Directive
What follows is a set of entries. Give them again exactly, without the pictures.

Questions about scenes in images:
--- Begin ---

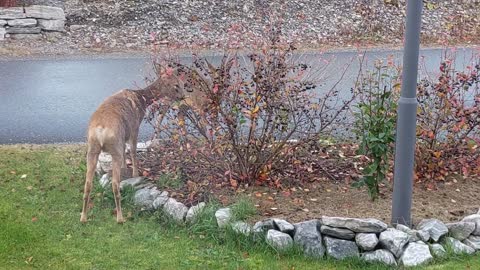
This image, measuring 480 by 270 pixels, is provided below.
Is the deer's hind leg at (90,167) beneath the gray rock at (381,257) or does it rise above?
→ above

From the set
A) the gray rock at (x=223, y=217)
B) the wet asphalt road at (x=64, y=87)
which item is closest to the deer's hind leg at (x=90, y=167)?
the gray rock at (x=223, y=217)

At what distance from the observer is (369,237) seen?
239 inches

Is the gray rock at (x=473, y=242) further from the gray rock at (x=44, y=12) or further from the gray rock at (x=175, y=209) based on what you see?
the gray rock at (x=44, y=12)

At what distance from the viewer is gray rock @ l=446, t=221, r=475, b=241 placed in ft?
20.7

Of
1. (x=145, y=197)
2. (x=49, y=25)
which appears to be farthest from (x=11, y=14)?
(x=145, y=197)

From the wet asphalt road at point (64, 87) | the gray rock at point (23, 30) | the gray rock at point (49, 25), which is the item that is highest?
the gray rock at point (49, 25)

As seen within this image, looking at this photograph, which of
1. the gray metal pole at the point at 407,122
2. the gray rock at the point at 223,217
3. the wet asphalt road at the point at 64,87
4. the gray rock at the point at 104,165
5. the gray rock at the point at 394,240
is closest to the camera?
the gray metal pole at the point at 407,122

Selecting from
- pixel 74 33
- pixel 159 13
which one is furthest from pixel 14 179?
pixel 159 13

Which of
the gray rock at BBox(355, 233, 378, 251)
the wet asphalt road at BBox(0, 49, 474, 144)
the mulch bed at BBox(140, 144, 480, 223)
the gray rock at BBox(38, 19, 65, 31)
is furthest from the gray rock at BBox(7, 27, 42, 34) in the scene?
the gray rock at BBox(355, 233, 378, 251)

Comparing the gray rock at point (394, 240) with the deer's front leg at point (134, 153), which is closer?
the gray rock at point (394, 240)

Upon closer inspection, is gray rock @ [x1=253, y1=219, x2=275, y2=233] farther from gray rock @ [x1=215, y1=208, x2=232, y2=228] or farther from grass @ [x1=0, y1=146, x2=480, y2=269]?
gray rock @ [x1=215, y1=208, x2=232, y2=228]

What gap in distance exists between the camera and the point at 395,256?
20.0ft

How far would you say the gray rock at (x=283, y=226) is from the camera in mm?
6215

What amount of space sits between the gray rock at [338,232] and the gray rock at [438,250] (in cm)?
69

--- End ---

Answer below
This image, measuring 480 by 270 pixels, is provided below.
Is the deer's hind leg at (90,167) beneath the gray rock at (381,257) or does it rise above?
→ above

From the set
A) the gray rock at (x=223, y=217)
B) the wet asphalt road at (x=64, y=87)
which item is closest to the deer's hind leg at (x=90, y=167)?
the gray rock at (x=223, y=217)

At what distance from the observer is (369,237) seen?
239 inches

Is the gray rock at (x=473, y=242) further from the gray rock at (x=44, y=12) or further from the gray rock at (x=175, y=209) based on what you see?
the gray rock at (x=44, y=12)

At what distance from the viewer is gray rock @ l=446, t=221, r=475, b=241 placed in ft?
20.7

Of
1. (x=145, y=197)
2. (x=49, y=25)
which appears to be farthest from (x=11, y=14)?
(x=145, y=197)

From the wet asphalt road at point (64, 87) | the gray rock at point (23, 30) | the gray rock at point (49, 25), which is the item that is highest?
the gray rock at point (49, 25)

As seen within this image, looking at this photograph, which of
1. the gray metal pole at the point at 407,122
2. the gray rock at the point at 223,217
3. the wet asphalt road at the point at 64,87
4. the gray rock at the point at 104,165
5. the gray rock at the point at 394,240
is closest to the camera?
the gray metal pole at the point at 407,122

Selecting from
- pixel 74 33
- pixel 159 13
which one is furthest from pixel 14 179?
pixel 159 13

Which of
the gray rock at BBox(355, 233, 378, 251)
the wet asphalt road at BBox(0, 49, 474, 144)
the mulch bed at BBox(140, 144, 480, 223)
the gray rock at BBox(38, 19, 65, 31)
is furthest from the gray rock at BBox(7, 27, 42, 34) in the scene?
the gray rock at BBox(355, 233, 378, 251)

Comparing the gray rock at point (394, 240) with the deer's front leg at point (134, 153), which is closer?
the gray rock at point (394, 240)

Upon closer inspection, is gray rock @ [x1=253, y1=219, x2=275, y2=233] farther from gray rock @ [x1=215, y1=208, x2=232, y2=228] or farther from grass @ [x1=0, y1=146, x2=480, y2=269]?
gray rock @ [x1=215, y1=208, x2=232, y2=228]

What gap in distance exists between the camera and the point at 395,256?
20.0ft

How far would you say the gray rock at (x=283, y=226) is from the camera in mm?
6215

What amount of space sits between the gray rock at [338,232] and the gray rock at [438,250] (in cm)?
69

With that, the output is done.